● **Provided data**:
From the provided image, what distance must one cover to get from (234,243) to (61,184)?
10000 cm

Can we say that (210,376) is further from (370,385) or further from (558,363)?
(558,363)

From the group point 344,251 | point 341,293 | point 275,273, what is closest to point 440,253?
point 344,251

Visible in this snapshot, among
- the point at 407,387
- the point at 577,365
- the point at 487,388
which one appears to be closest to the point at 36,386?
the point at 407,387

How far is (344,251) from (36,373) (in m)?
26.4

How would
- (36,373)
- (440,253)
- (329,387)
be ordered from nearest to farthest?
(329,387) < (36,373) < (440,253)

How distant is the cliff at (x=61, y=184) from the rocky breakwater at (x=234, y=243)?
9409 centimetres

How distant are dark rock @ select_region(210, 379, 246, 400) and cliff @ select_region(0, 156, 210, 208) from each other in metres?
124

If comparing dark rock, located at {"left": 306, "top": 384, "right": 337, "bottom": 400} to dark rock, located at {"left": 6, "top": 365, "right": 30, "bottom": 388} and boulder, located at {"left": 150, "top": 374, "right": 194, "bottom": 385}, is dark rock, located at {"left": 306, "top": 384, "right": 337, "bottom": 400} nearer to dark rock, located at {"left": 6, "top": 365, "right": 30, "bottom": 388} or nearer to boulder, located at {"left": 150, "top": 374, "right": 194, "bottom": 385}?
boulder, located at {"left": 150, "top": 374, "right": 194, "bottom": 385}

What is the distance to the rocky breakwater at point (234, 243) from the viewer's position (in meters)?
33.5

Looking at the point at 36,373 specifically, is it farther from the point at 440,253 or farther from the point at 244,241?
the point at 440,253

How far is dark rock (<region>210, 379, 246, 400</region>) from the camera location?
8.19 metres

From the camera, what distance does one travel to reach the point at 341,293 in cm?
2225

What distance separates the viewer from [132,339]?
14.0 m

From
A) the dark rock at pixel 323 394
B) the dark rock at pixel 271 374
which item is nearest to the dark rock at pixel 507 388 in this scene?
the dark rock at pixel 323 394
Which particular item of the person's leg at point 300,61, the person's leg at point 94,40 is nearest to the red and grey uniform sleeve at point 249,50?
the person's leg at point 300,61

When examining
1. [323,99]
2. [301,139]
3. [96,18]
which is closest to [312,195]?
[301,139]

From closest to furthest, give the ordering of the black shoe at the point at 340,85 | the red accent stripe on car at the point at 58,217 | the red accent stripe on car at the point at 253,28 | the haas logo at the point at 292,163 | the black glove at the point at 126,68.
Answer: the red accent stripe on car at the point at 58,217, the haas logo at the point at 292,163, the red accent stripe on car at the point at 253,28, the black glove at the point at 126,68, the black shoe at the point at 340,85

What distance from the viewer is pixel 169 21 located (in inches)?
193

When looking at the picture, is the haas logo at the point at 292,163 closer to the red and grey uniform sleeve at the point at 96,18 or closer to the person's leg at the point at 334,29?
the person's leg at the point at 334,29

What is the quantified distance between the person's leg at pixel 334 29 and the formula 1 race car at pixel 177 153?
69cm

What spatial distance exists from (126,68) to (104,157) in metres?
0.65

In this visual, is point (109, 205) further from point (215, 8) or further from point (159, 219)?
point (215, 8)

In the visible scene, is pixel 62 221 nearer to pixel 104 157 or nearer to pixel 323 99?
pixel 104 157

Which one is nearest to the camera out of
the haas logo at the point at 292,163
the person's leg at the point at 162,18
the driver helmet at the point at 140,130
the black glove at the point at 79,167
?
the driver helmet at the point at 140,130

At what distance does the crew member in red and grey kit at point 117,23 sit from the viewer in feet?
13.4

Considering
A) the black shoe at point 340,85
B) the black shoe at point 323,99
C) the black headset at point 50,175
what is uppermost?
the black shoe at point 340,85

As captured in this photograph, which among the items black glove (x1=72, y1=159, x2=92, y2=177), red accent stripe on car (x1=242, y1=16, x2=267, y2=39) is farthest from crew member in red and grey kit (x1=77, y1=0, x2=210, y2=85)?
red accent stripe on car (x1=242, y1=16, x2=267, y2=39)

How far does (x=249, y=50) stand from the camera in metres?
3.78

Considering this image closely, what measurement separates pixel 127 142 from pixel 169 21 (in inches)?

● **Your objective**:
List every line of the items above that contains the string "Considering", copying each such line in full.

● **Answer to this task**:
Considering
Considering this image closely, what measurement separates pixel 127 142 from pixel 169 21 (in inches)?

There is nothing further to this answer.